Выборными правами номинально пользовались все подданные империи, достигшие 25 лет и владевшие каким-либо имуществом; военные, кроме того, должны были иметь по крайней мере младший офицерский чин. Но реакционная клика и полиция султана работали энергично. Когда депутаты сошлись в небольшом зале дворца, предназначенного для заседания парламента, по обилию белых и зеленых чалм, расшитых золотом мундиров и густых генеральских эполет, можно было судить, что преобладающее большинство депутатов принадлежит к крупному феодальному землевладению, духовенству и высшей военно-бюрократической верхушке. Лишь среди христианской трети палаты преобладала крупная буржуазия.
Парламент оказался послушным орудием в руках дворца. В тех редких случаях, когда кто-либо хотел высказать независимое суждение, председатель, Вефик-паша, бесцеремонно обрывал оратора громким криком «сус» (молчи). Но и такой парламент все же был бельмом на глазу Абдул-Хамида и его приспешников. После 20 заседаний он был распущен.
Второй парламент был созван в самом разгаре войны. Его состав был более буржуазным. Война и сопровождавшие ее неудачи на фронтах, злоупотребления генералов, произвол администрации, углубление экономического кризиса повели к бурным прениям в парламенте. Буржуазное крыло пользовалось военными неудачами для ожесточенной критики всей политики правительства. Среди ораторов особенно выделялись: Сулейман-паша, к которому перешло теперь руководство младотурками, адрианопольский депутат Расим, смирнский – Бенефия-заде и представитель ремесленного Стамбула – Ахмет-эфенди.
Правительство ждало лишь благоприятного момента, чтобы покончить с этим положением.

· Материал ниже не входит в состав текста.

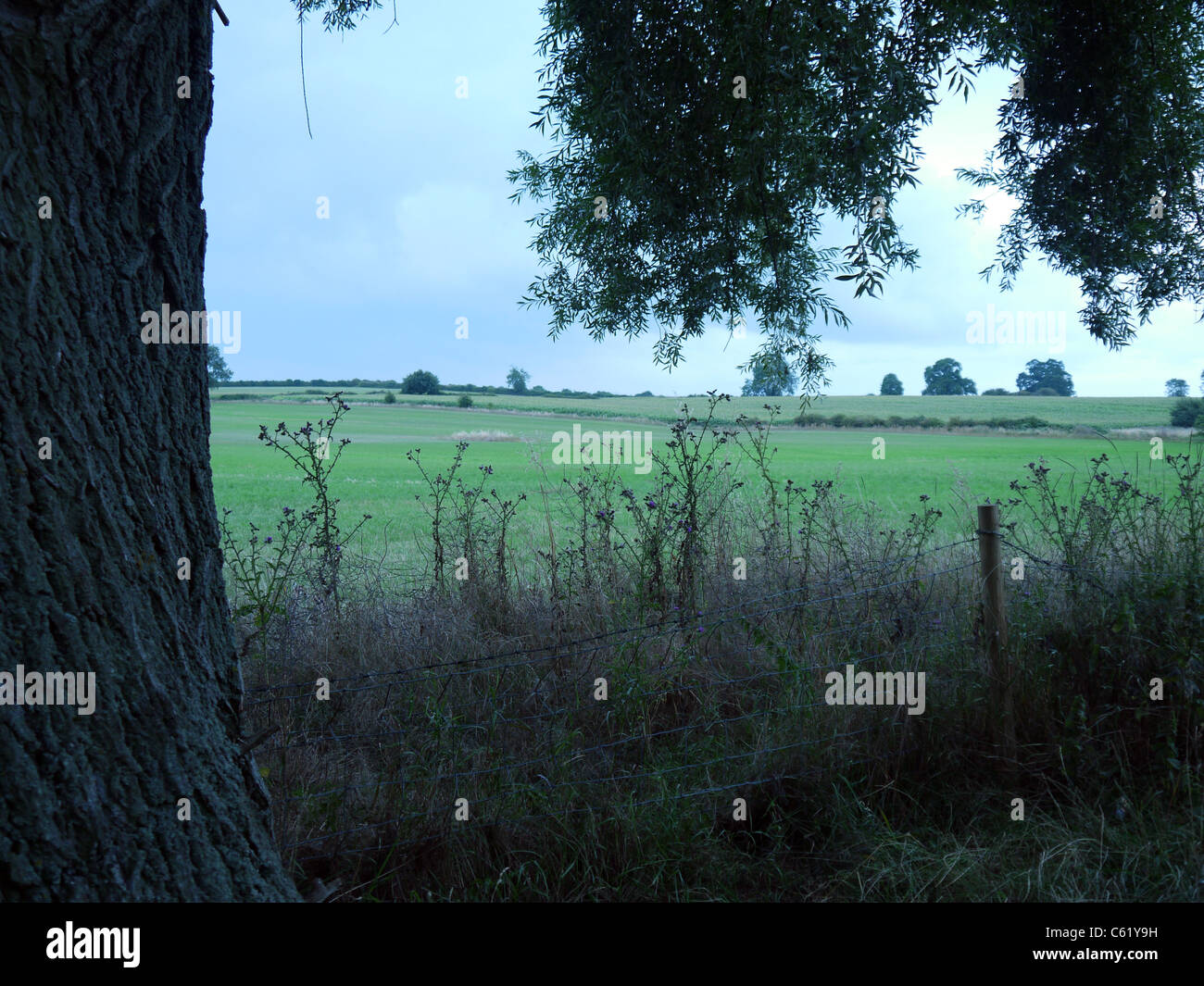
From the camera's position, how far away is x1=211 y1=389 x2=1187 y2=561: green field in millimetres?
12594

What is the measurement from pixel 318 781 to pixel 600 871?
1409 millimetres

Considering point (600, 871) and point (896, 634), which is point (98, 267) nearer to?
point (600, 871)

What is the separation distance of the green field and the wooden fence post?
188 centimetres

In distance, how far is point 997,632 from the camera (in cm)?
434

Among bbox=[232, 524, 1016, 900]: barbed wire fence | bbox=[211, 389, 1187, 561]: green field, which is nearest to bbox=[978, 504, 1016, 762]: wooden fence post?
bbox=[232, 524, 1016, 900]: barbed wire fence

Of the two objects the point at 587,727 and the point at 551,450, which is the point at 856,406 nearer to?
the point at 551,450

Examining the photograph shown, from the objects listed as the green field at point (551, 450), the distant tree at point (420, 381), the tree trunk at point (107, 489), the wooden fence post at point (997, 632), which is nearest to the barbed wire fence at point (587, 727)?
the wooden fence post at point (997, 632)

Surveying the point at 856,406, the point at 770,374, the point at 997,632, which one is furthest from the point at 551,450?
the point at 856,406

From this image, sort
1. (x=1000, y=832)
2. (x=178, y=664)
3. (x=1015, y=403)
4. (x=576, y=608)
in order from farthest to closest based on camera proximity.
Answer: (x=1015, y=403) → (x=576, y=608) → (x=1000, y=832) → (x=178, y=664)

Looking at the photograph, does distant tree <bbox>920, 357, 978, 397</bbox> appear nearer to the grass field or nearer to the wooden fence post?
the grass field

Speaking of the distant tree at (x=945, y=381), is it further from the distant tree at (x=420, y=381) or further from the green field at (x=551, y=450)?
the distant tree at (x=420, y=381)

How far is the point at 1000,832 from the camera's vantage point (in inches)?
149

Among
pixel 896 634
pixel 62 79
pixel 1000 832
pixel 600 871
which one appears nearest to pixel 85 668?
pixel 62 79

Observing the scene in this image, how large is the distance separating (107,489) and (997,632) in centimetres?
406
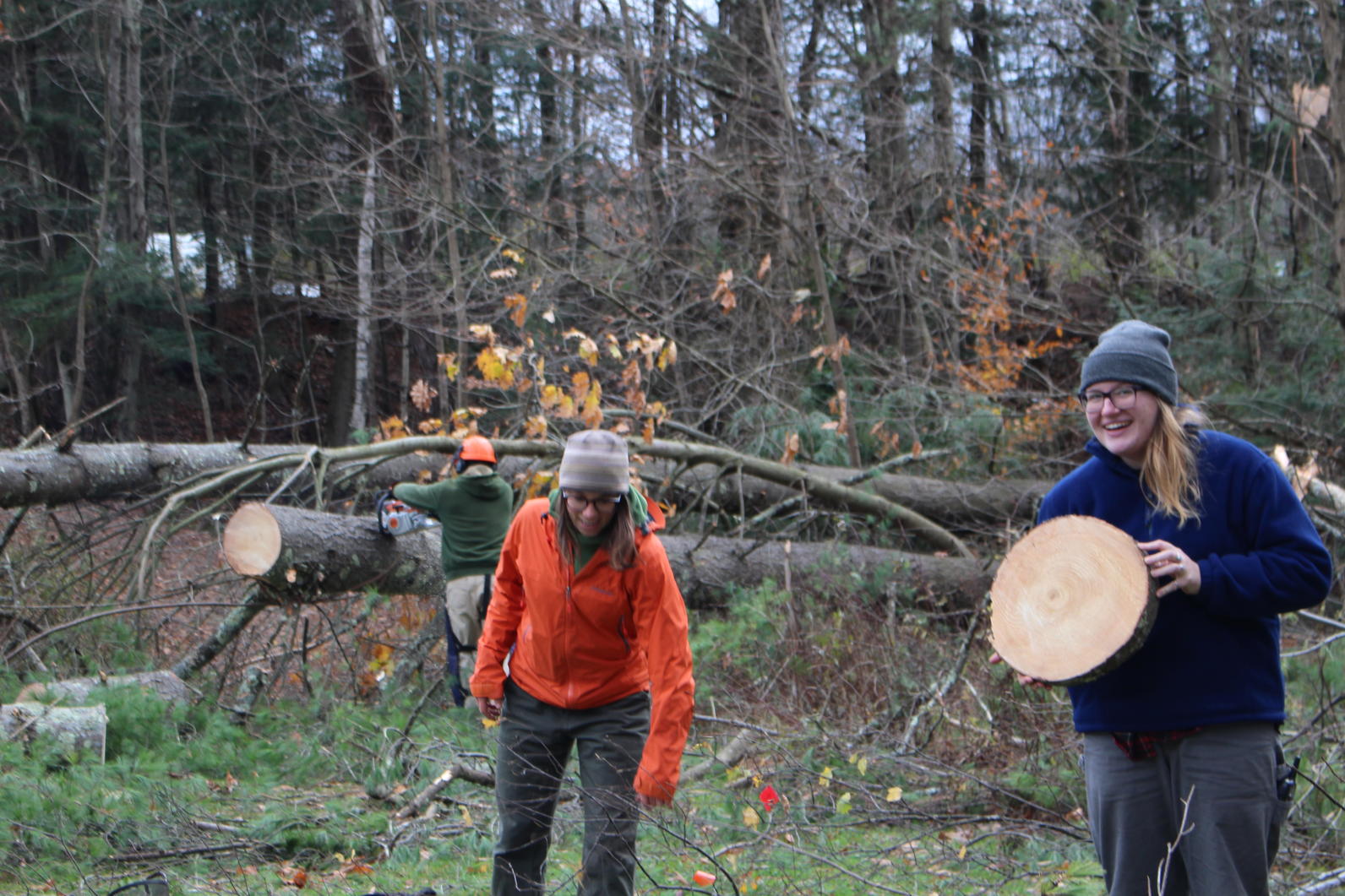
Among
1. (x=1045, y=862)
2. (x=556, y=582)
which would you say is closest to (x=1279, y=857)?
(x=1045, y=862)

Прикрываясь грозящей стране опасностью, Абдул-Хамид распустил парламент, когда русские армии приблизились к стенам Стамбула. Часть депутатов была арестована, некоторые из них, отправленные в ссылку, умерщвлены на пароходе.
Дорога через Балканы.
Конституция была полностью сдана в архив. Формально Абдул-Хамид не отменил ее, – в течение 30 лет она печатается в официальных ежегодниках, но ни один пункт ее более не выполняется.
Так закончилась краткая «конституционная весна» Турции.
Вести с театра военных действий были все хуже и хуже. Русские генералы, после ряда кровавых неудач, устлали трупами «серой скотинки» холмы вокруг Плевны, но все же взяли крепость, несмотря на геройскую отчаянную защиту оставленных на произвол судьбы, не получавших ниоткуда помощи турецких «мехмеджиков».